TV Ghost “Phantasm” b/w “Panic Area” 7” (Sweet Rot) Hit-and-miss band delivers a miss. It’s in their typically dark, scary demeanor, but this time the scares seem so piled on and so part of some dramatic presence TV Ghost seems to be trying to bring to their years-long career of playing through every side of Anglo-American dark rock with guitars from Teenage Jesus up on through to Bauhaus. It’s hard to believe that a band which has made some pretty frightening music now needs to crafts its premise with the subtlety of a Halloween sound effects record. Hello, Miss! (http://sweetrotrecords.bandcamp.com) (Doug Mosurock)
Univox “Tonight” b/w “Rug Stain” 7” (Green Music) The one-sheet claims Philadelphia’s Univox creates “progressive power pop”, but that descriptor, along with the stark black-and-white crust/sewage punx cover design, serve only to mislead about what is an altogether different and very cool beast. “Tonight” stomps forth with three spindly chords, impassioned group vocals and a definite Mekons/Elvis Costello vibe that fortunately sticks to the latter’s potential for acrimony. Univox’s strength is in those raucous, alley-cat choruses and codas, and the 3-minute epic “Rug Stains” is chock full of them. After a tearjerker verse anchored by a big “Leader of the Pack” drum beat, the quartet spins their inner ‘70s AOR AM dial, pausing on nods to Neil Young and Bowie before the kit-thrashing punker finale. We have here a solid offering with a lot of disparate musical ideas that manage to work without sounding the least bit obnoxious, praise be to Jah for that. This EP, their fourth, comes with the ubiquitous download code for the entire program plus bonus tracks and remixes. (http://univox.bandcamp.com) (Adam MacGregor)

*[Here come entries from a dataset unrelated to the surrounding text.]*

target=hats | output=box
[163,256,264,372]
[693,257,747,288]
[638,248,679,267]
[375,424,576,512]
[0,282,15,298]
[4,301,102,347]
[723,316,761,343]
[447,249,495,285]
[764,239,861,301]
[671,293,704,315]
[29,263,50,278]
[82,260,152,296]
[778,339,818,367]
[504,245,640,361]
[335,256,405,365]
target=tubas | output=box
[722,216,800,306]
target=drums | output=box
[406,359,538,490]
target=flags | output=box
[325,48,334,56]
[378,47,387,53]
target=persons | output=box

Vapauteen Weld 12” EP (L.I.E.S.) RECOMMENDED Dark, single-minded early ‘00s 4/4 distorted techno crunch across three tracks on a white label, courtesy of Led Er Est’s Shawn O’Sullivan. This could have come out on Clone or maybe Underground Resistance way back when. Dubstep is done for all practical purposes so we get the noise on top of it put back where it belongs, with steady, driving beats (at a reasonable fucking tempo, too, none of that laid back disco pace we’ve been working off of lately as an carefree antidote to the utter stupidity of where club-driven music has ended up) and dub-inflected percussive ricochets here and there. Funny because this is EXACTLY what I’ve been missing from dance music: filth, mystery, and nihilism subrogating the lives we live, the hours we spend working, commuting, taking care of our shit, the times that are no longer our own. The beat on all three tracks is ever present, unswerving; the effects over the top offering evidence of a depth that buffers the obvious with notions of VERY dark house (“Weld”), psych-trance (“Measure”) and Front 242-style industrial hijinks (“Mediate”). Throw this one on at 4 A.M. and you might have to call an ambulance and turn up the lights before it ends. Outstanding work, a total blinder. Sometimes the beat has to take care of itself. (http://www.discogs.com/label/L.I.E.S.++%28Long+Island+Electrical+Systems%29) (Doug Mosurock)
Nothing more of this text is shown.